Aim of the task
Continue the passage on event risk and BNP levels in patients with asymptomatic AS, starting after its last sentence.

Passage for review
In between (score >11 but <16) there was a steep linear increase in event risk that might suggest a more frequent surveillance may be useful for these patients. Another study19 showed that patients with asymptomatic AS, especially women, who have impaired LV long-axis function with peak s’ wave ≤4.5 cm/s and increased BNP levels ≥61 pg/ml are at increased risk of events. Although very promising as a predictor of outcome in AS, no cut-off value for BNP levels has been accepted to select patients who might benefit from surgery.

Listed entries
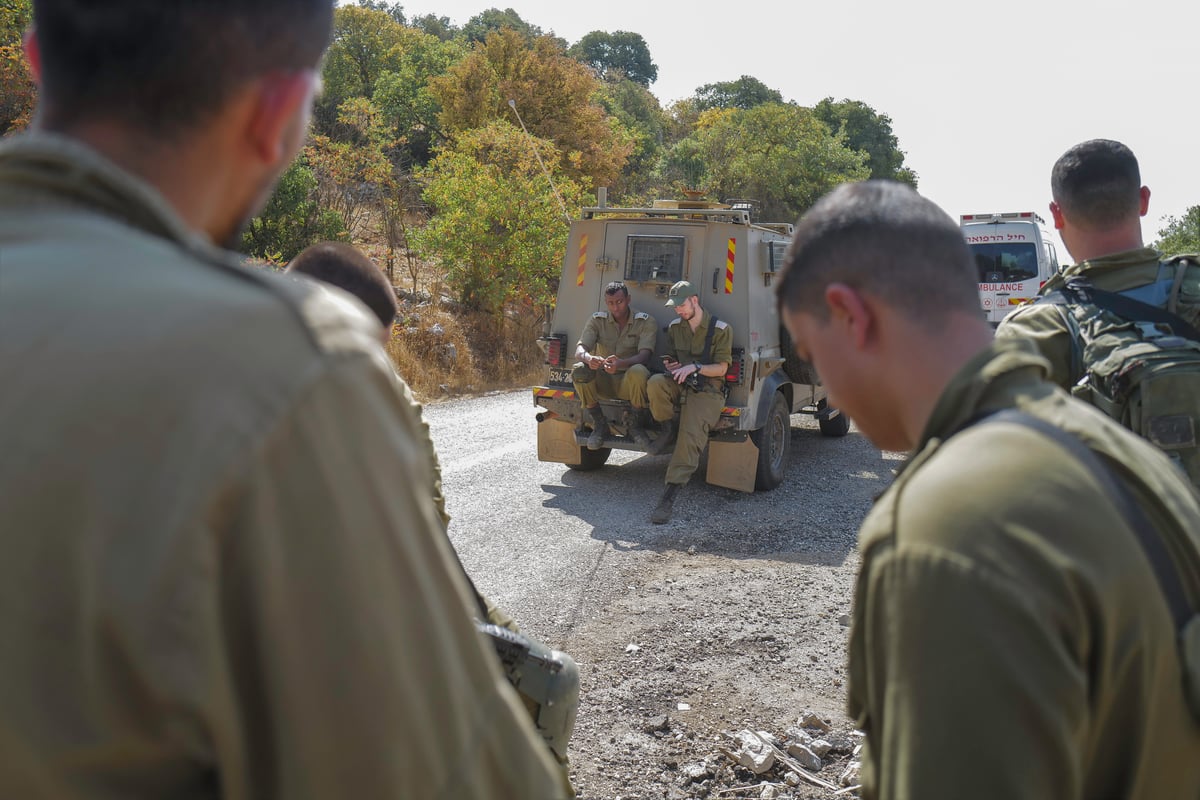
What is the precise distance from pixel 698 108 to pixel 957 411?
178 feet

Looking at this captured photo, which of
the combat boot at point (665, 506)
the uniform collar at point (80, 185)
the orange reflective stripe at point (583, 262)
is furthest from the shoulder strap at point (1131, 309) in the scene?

---

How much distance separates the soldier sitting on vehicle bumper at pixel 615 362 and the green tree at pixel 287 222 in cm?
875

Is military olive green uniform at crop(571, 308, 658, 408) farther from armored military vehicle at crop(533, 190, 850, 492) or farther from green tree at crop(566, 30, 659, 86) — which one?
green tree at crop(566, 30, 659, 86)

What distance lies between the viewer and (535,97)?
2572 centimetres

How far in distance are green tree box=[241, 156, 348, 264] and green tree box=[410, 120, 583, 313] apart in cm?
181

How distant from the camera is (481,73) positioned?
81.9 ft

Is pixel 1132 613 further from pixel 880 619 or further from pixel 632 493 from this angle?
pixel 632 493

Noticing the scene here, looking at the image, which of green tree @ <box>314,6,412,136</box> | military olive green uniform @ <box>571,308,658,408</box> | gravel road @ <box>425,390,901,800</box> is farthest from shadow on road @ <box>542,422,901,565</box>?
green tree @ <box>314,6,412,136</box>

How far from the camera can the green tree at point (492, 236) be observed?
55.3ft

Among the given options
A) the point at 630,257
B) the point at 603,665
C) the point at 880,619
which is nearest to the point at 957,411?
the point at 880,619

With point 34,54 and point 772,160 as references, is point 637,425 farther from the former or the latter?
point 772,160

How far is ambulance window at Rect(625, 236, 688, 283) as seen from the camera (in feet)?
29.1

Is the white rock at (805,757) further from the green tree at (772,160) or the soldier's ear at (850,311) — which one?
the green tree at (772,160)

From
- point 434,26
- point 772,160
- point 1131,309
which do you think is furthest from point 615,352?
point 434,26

Answer section
Conclusion
Although intensively studied, AS remains one of the valvular diseases that are incompletely defined and understood. The inter-patient variability regarding the progression of the disease, the complexity and variability of LV response to chronically increased afterload continue to puzzle clinicians. This has led to the necessity for individual risk stratification by using a large armamentarium of techniques. The outcome can only be satisfactorily evaluated by favouring an integrative approach, which should take into account the complex interplay between the valve, the ventricle and the arterial system, not only at rest but also during exercise.